Rows of spatial question data
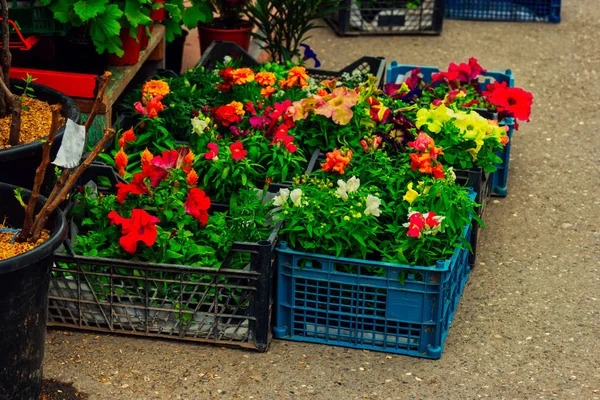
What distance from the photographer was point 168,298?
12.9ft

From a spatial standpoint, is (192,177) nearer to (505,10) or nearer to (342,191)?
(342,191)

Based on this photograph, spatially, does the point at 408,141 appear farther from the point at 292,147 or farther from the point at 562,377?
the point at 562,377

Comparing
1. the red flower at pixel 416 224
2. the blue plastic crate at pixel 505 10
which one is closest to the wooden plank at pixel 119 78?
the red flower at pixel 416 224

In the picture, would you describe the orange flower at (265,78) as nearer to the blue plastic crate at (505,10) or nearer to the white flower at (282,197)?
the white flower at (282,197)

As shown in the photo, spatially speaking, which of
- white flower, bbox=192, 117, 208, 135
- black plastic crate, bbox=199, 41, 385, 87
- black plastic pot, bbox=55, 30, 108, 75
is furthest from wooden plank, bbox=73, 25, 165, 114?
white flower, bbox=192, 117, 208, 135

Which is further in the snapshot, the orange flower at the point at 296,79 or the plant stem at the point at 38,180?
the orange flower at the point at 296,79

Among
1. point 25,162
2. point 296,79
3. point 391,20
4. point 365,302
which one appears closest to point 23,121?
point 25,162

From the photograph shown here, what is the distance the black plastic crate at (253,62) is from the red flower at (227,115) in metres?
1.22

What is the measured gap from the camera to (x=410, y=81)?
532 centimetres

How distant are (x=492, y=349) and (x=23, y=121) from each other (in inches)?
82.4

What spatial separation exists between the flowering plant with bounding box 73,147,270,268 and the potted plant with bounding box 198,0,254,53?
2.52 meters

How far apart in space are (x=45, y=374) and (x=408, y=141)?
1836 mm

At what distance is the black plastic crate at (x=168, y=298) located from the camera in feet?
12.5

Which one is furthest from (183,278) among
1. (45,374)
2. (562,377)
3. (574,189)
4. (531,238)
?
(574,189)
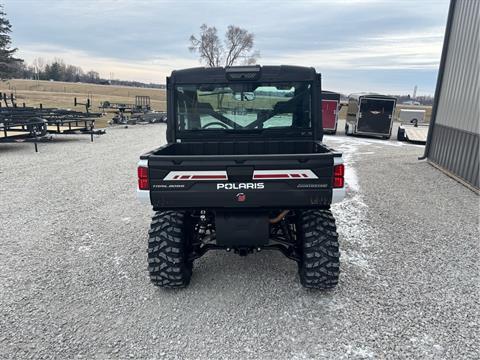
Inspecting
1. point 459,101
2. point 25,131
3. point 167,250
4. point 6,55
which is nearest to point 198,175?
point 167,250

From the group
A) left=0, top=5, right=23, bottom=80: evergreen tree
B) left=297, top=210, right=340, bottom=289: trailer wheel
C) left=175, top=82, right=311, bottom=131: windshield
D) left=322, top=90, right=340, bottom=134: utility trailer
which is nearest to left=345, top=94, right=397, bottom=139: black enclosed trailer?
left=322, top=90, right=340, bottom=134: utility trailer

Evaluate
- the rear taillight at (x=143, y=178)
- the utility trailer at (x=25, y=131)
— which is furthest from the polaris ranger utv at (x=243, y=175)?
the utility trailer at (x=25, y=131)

▶ [PROMPT]:
Find the line with "As shown in" in the listing and extract it and all lines after it through the end, exactly, without the pictures.

▶ [TASK OUTPUT]:
As shown in the photo, spatially speaking, which of
- white flower, bbox=192, 117, 208, 135
- black plastic crate, bbox=199, 41, 385, 87
- black plastic pot, bbox=55, 30, 108, 75
is furthest from wooden plank, bbox=73, 25, 165, 114?
white flower, bbox=192, 117, 208, 135

Which is further in the snapshot, the orange flower at the point at 296,79 or the plant stem at the point at 38,180?
the orange flower at the point at 296,79

Among
1. point 25,162
2. point 296,79
3. point 391,20
4. point 365,302
which one appears closest to point 23,121?
point 25,162

From the photograph shown here, what is the distance the black plastic crate at (253,62) is from the red flower at (227,115) in metres?
1.22

What is the measured gap from the camera to (x=410, y=81)?
532 centimetres

How distant are (x=492, y=349) and (x=23, y=121) from each other (in inches)?
82.4

What spatial separation exists between the flowering plant with bounding box 73,147,270,268 and the potted plant with bounding box 198,0,254,53?
2.52 meters

How far apart in space are (x=45, y=374) and (x=408, y=141)?
1836 mm

At what distance is the black plastic crate at (x=168, y=298) located from the camera in feet?
12.5

Which one is furthest from (183,278) among
1. (45,374)
2. (562,377)
3. (574,189)
4. (531,238)
?
(574,189)
Inspecting
1. point 459,101
2. point 25,131
3. point 167,250
4. point 6,55
which is nearest to point 198,175?
point 167,250

From the group
A) left=0, top=5, right=23, bottom=80: evergreen tree
B) left=297, top=210, right=340, bottom=289: trailer wheel
C) left=175, top=82, right=311, bottom=131: windshield
D) left=322, top=90, right=340, bottom=134: utility trailer
which is nearest to left=345, top=94, right=397, bottom=139: black enclosed trailer?
left=322, top=90, right=340, bottom=134: utility trailer

Evaluate
- the rear taillight at (x=143, y=178)
- the utility trailer at (x=25, y=131)
— which is furthest from the polaris ranger utv at (x=243, y=175)?
the utility trailer at (x=25, y=131)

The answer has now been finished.